The authors propose a number of metrics to plug into calculations of lethality, such as size of forces in battle, military casualties, and civilian deaths. What’s fascinating about their method is that it can also apply rigorous analysis to “fuzzier” assertions about lethality, such as whether women in combat service reduce lethality. They compare two battles, one during the Korean War and one in Iraq, the latter including female combatants, finding little difference in lethality between the two:
“While far from conclusively demonstrating a broadly generalizable statement, the evidence here is contrary to the oft-trumpeted opinion that women reduce the lethality of units engaged in close combat and the squad remained combat-effective after this engagement.”
This raises a question of whether the military avoids defining and measuring lethality properly in order to avoid the answers it would provide. For just one example, the new transgender ban that went into effect in April 2019 was based on a report endorsed by former Secretary Mattis that used the term “lethality” over 30 times. Lethality was never defined; it was never measured; it was never tested. But the word was deployed repeatedly to assert that the presence of transgender people in military service reduces lethality. The Mattis Report was a 44-page version of “I think transgender military service is a bad idea, therefore I conclude it reduces lethality.”
Personnel policy is hard to measure on the basis of lethality because personnel policy is a constellation of trade-offs, although the authors of Quantifying Lethality on the Back of a Napkin show it may be possible.
Here’s one example from the medical rules for enlistment qualification. Under DOD Instruction 6130.03 (page 39), having high cholesterol is not a problem for enlistment, provided you don’t need to take more than one (!) cholesterol medication to control it. If we apply the “lethality” standard, does it make the military more lethal to enlist people who have high cholesterol and have to manage it with medication? Well, if you put it that way, no. But that’s not the point. The point is whether the military thinks the trade-off is worth the recruiting benefit.
Everything in accession standards is a trade-off. In a perfect world that doesn’t exist, we would want recruits who are intelligent, educated, motivated, moral and law-abiding, of sound judgment, and with no history of medical conditions and no future need for medical care. The military bends on every one of these hypothetical aspirations, making trade-offs that keep quality as high as possible while still getting (and keeping) enough people. You can’t look at any single trade-off and have a simple answer for the question, “Is this affecting lethality?”

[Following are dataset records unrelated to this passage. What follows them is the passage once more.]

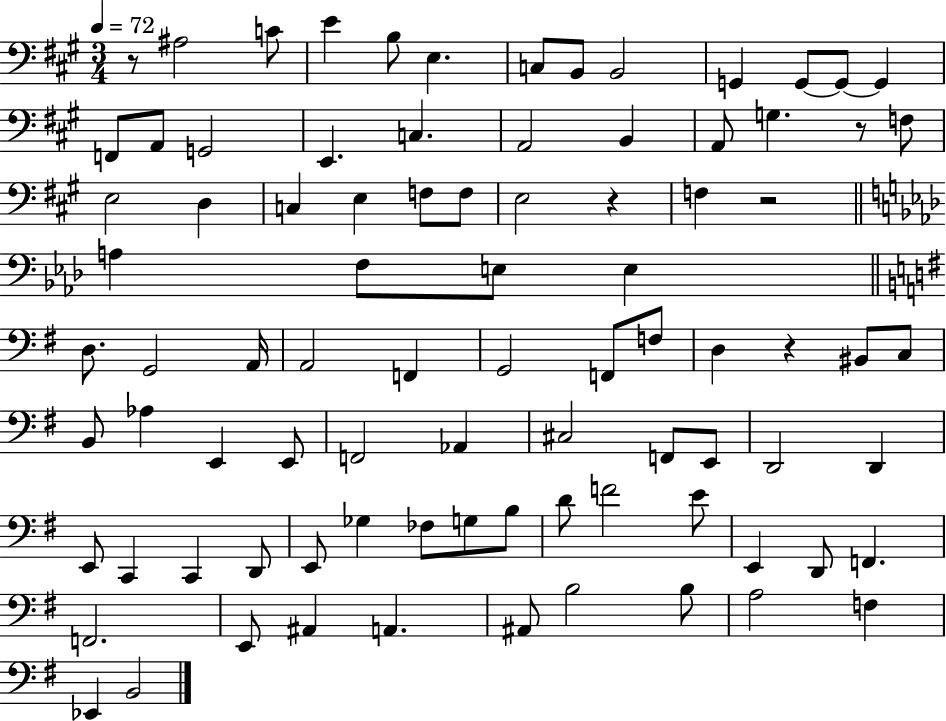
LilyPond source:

{
  \clef bass
  \numericTimeSignature
  \time 3/4
  \key a \major
  \tempo 4 = 72
  r8 ais2 c'8 | e'4 b8 e4. | c8 b,8 b,2 | g,4 g,8~~ g,8~~ g,4 | \break f,8 a,8 g,2 | e,4. c4. | a,2 b,4 | a,8 g4. r8 f8 | \break e2 d4 | c4 e4 f8 f8 | e2 r4 | f4 r2 | \break \bar "||" \break \key f \minor a4 f8 e8 e4 | \bar "||" \break \key g \major d8. g,2 a,16 | a,2 f,4 | g,2 f,8 f8 | d4 r4 bis,8 c8 | \break b,8 aes4 e,4 e,8 | f,2 aes,4 | cis2 f,8 e,8 | d,2 d,4 | \break e,8 c,4 c,4 d,8 | e,8 ges4 fes8 g8 b8 | d'8 f'2 e'8 | e,4 d,8 f,4. | \break f,2. | e,8 ais,4 a,4. | ais,8 b2 b8 | a2 f4 | \break ees,4 b,2 | \bar "|."
}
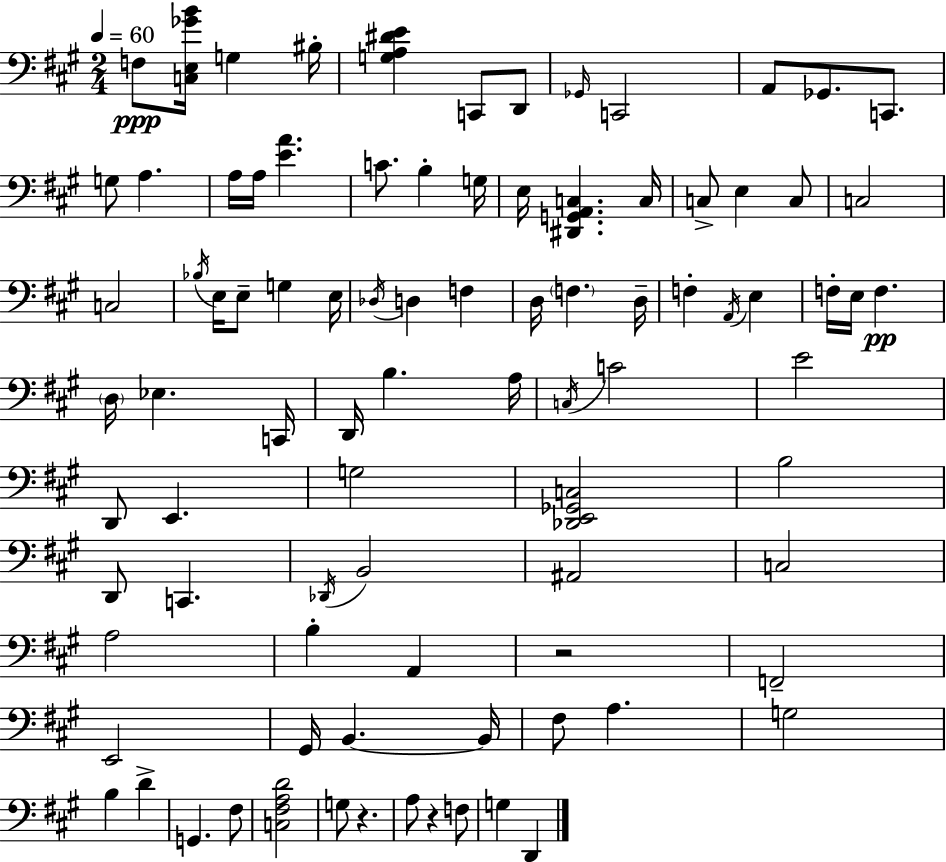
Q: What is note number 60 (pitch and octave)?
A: C3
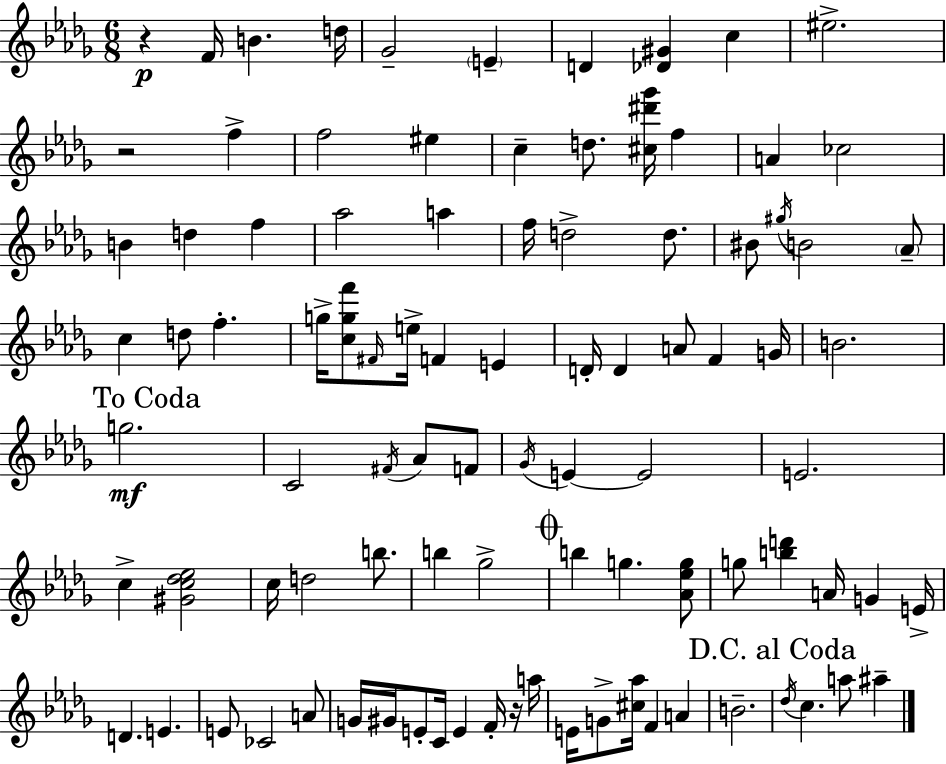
R/q F4/s B4/q. D5/s Gb4/h E4/q D4/q [Db4,G#4]/q C5/q EIS5/h. R/h F5/q F5/h EIS5/q C5/q D5/e. [C#5,D#6,Gb6]/s F5/q A4/q CES5/h B4/q D5/q F5/q Ab5/h A5/q F5/s D5/h D5/e. BIS4/e G#5/s B4/h Ab4/e C5/q D5/e F5/q. G5/s [C5,G5,F6]/e F#4/s E5/s F4/q E4/q D4/s D4/q A4/e F4/q G4/s B4/h. G5/h. C4/h F#4/s Ab4/e F4/e Gb4/s E4/q E4/h E4/h. C5/q [G#4,C5,Db5,Eb5]/h C5/s D5/h B5/e. B5/q Gb5/h B5/q G5/q. [Ab4,Eb5,G5]/e G5/e [B5,D6]/q A4/s G4/q E4/s D4/q. E4/q. E4/e CES4/h A4/e G4/s G#4/s E4/e C4/s E4/q F4/s R/s A5/s E4/s G4/e [C#5,Ab5]/s F4/q A4/q B4/h. Db5/s C5/q. A5/e A#5/q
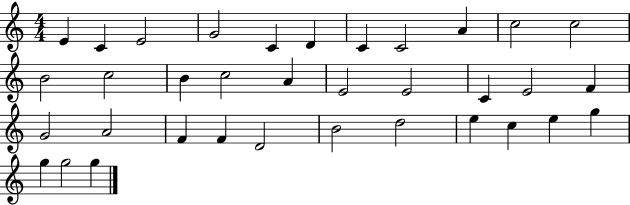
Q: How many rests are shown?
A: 0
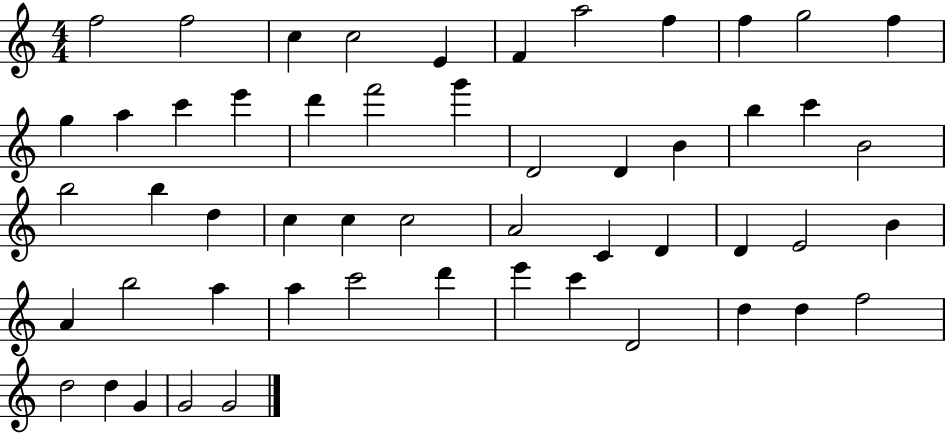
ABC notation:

X:1
T:Untitled
M:4/4
L:1/4
K:C
f2 f2 c c2 E F a2 f f g2 f g a c' e' d' f'2 g' D2 D B b c' B2 b2 b d c c c2 A2 C D D E2 B A b2 a a c'2 d' e' c' D2 d d f2 d2 d G G2 G2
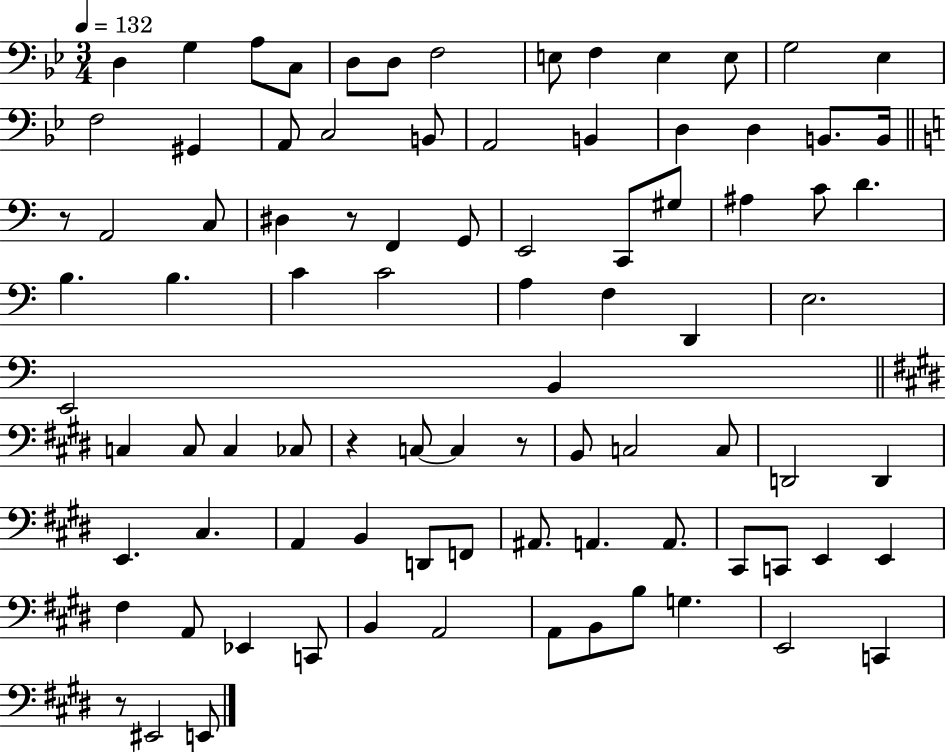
{
  \clef bass
  \numericTimeSignature
  \time 3/4
  \key bes \major
  \tempo 4 = 132
  \repeat volta 2 { d4 g4 a8 c8 | d8 d8 f2 | e8 f4 e4 e8 | g2 ees4 | \break f2 gis,4 | a,8 c2 b,8 | a,2 b,4 | d4 d4 b,8. b,16 | \break \bar "||" \break \key c \major r8 a,2 c8 | dis4 r8 f,4 g,8 | e,2 c,8 gis8 | ais4 c'8 d'4. | \break b4. b4. | c'4 c'2 | a4 f4 d,4 | e2. | \break e,2 b,4 | \bar "||" \break \key e \major c4 c8 c4 ces8 | r4 c8~~ c4 r8 | b,8 c2 c8 | d,2 d,4 | \break e,4. cis4. | a,4 b,4 d,8 f,8 | ais,8. a,4. a,8. | cis,8 c,8 e,4 e,4 | \break fis4 a,8 ees,4 c,8 | b,4 a,2 | a,8 b,8 b8 g4. | e,2 c,4 | \break r8 eis,2 e,8 | } \bar "|."
}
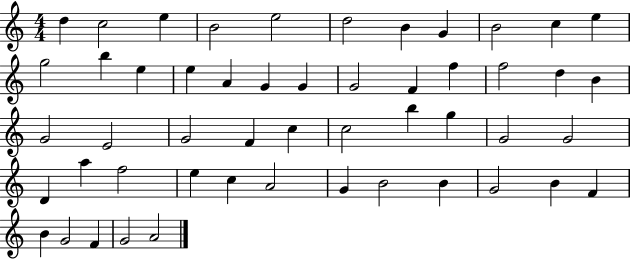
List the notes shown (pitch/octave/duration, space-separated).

D5/q C5/h E5/q B4/h E5/h D5/h B4/q G4/q B4/h C5/q E5/q G5/h B5/q E5/q E5/q A4/q G4/q G4/q G4/h F4/q F5/q F5/h D5/q B4/q G4/h E4/h G4/h F4/q C5/q C5/h B5/q G5/q G4/h G4/h D4/q A5/q F5/h E5/q C5/q A4/h G4/q B4/h B4/q G4/h B4/q F4/q B4/q G4/h F4/q G4/h A4/h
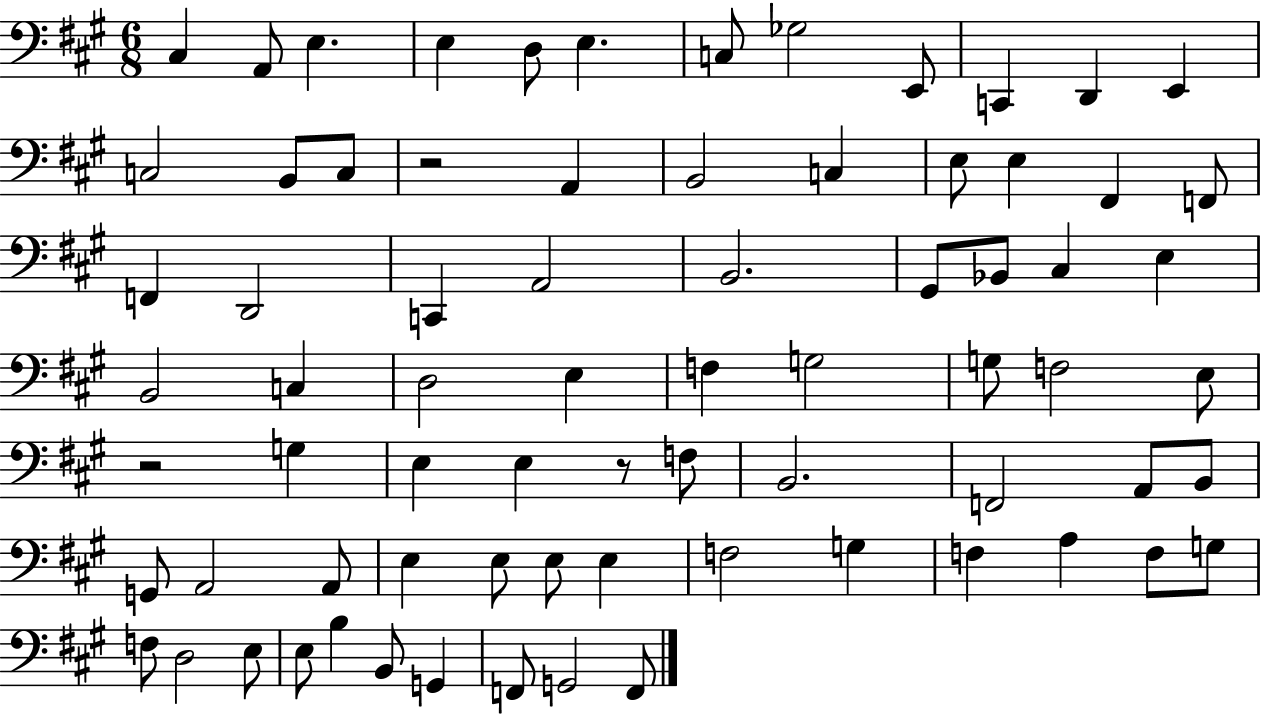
{
  \clef bass
  \numericTimeSignature
  \time 6/8
  \key a \major
  cis4 a,8 e4. | e4 d8 e4. | c8 ges2 e,8 | c,4 d,4 e,4 | \break c2 b,8 c8 | r2 a,4 | b,2 c4 | e8 e4 fis,4 f,8 | \break f,4 d,2 | c,4 a,2 | b,2. | gis,8 bes,8 cis4 e4 | \break b,2 c4 | d2 e4 | f4 g2 | g8 f2 e8 | \break r2 g4 | e4 e4 r8 f8 | b,2. | f,2 a,8 b,8 | \break g,8 a,2 a,8 | e4 e8 e8 e4 | f2 g4 | f4 a4 f8 g8 | \break f8 d2 e8 | e8 b4 b,8 g,4 | f,8 g,2 f,8 | \bar "|."
}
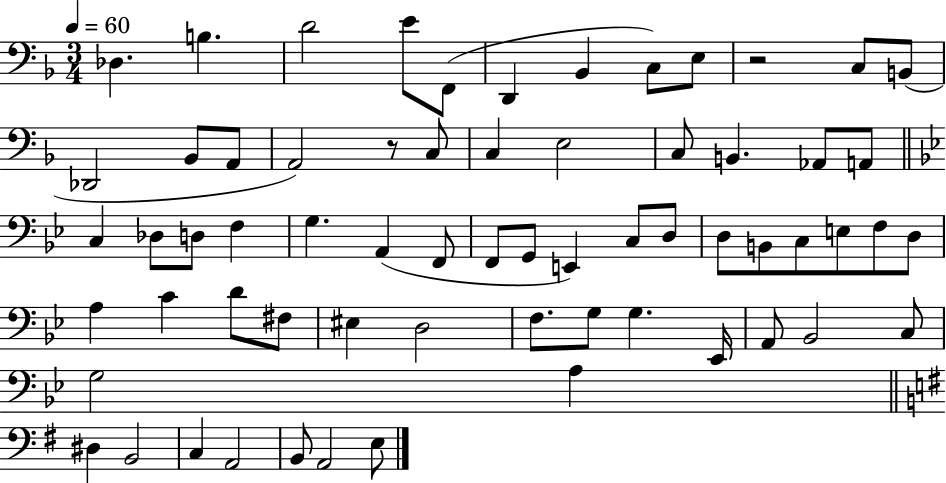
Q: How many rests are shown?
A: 2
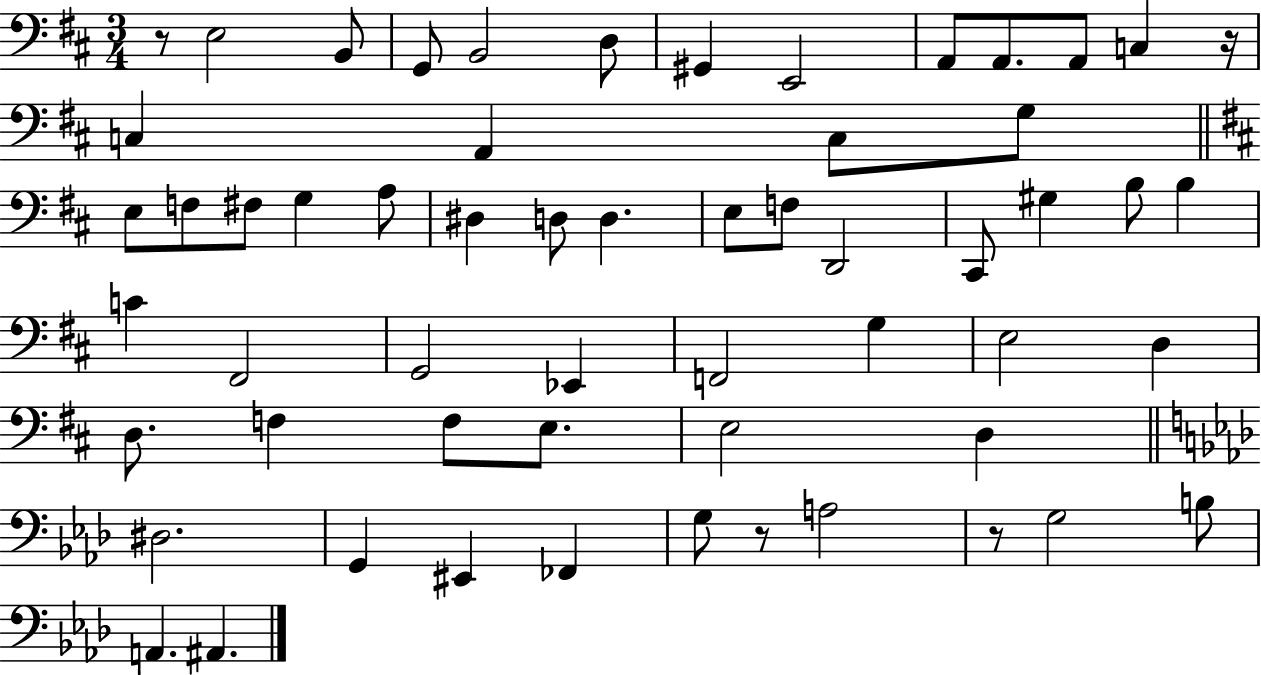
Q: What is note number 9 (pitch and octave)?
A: A2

This is especially problematic when DOD does not define, measure, or test the concept that it insists is so critically important to readiness. In the absence of better metrics, however, one thing that DOD could do is evaluate transgender persons by the same standards it uses to evaluate everyone else. Don’t disqualify transgender applicants for medical histories that would not disqualify others, and don’t discharge transgender members for medical needs that would not lead to discharge for anyone else. That’s an easy rule to apply.